→ ВЫБРАННЫЙ ФРАГМЕНТ
/---

Inose Naoki with Sato Hiroaki. Persona: A Biography of Yukio Mishima. Berkley: Stone Bridge Press, 2020. 864 с.
Когда Мисима на русский переведен уже достаточно представительно, возникает вопрос теоретических работ о нем и биографии. С первым – полный швах, со вторым – почти. На данный момент есть две биографии – Джона Натана (в целом неплохая, но не очень подробная, довольно схематическая и к тому же плохо переведенная на русский) и еще одна. Ее даже не называю – она из такой серии, вроде продающихся в поездах, когда автор по заказу издательства вчера пишет дайджест жизнеописания Сократа, сегодня Робеспьера, а завтра, может быть, спрос на Валерия Меладзе будет.

\---

→ ЗАДАНИЕ 1
Переведите на английский язык предложение из фрагмента: «Когда Мисима на русский переведен уже достаточно представительно, возникает вопрос теоретических работ о нем и биографии».
→ ЗАДАНИЕ 2
Ответьте на вопросы по фрагменту:
(a) Сколько страниц в книге, указанной в самом начале фрагмента?
(b) Какое издательство выпустило эту книгу?
(c) Чья биография названа во фрагменте плохо переведенной на русский?
Для работы с заданиями записи не понадобятся.

→ ИСХОДНЫЕ ДАННЫЕ
/---

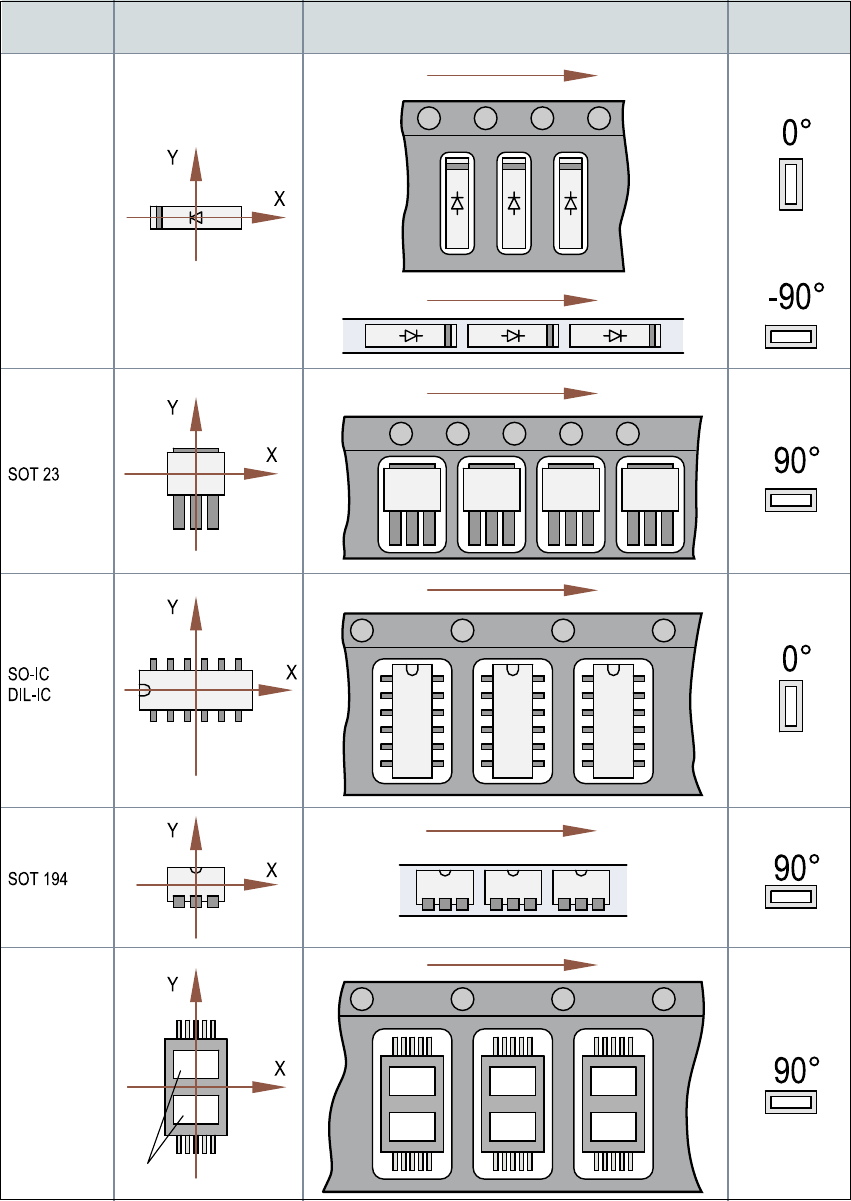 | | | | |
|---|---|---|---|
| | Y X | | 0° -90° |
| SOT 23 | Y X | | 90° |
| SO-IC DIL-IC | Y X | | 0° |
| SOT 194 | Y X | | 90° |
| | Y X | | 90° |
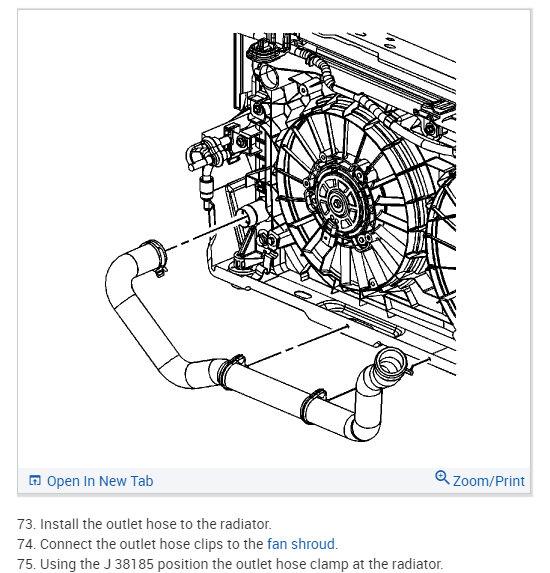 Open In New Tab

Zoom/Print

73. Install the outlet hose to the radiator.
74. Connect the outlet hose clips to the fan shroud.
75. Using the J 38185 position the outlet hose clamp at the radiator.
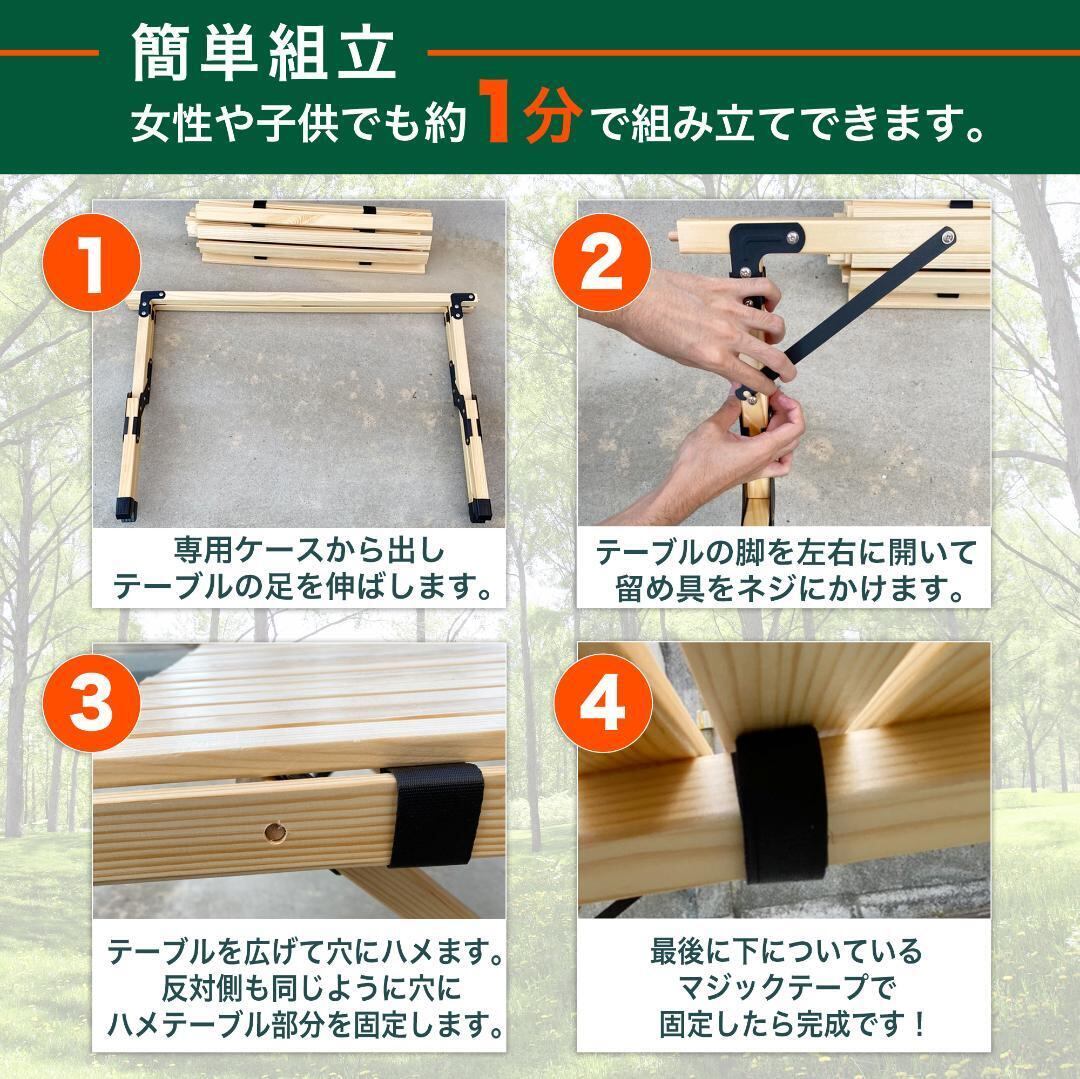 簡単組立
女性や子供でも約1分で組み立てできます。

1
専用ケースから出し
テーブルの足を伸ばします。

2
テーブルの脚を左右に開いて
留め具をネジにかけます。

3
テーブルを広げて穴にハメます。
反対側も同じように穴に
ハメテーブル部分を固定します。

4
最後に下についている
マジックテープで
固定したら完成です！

\---

→ ОТВЕТ 1
Now that Mishima has been translated into Russian fairly representatively, the question arises of theoretical works about him and of a biography.

→ ОТВЕТ 2
(a) 864 страницы.
(b) Stone Bridge Press.
(c) Биография Джона Натана.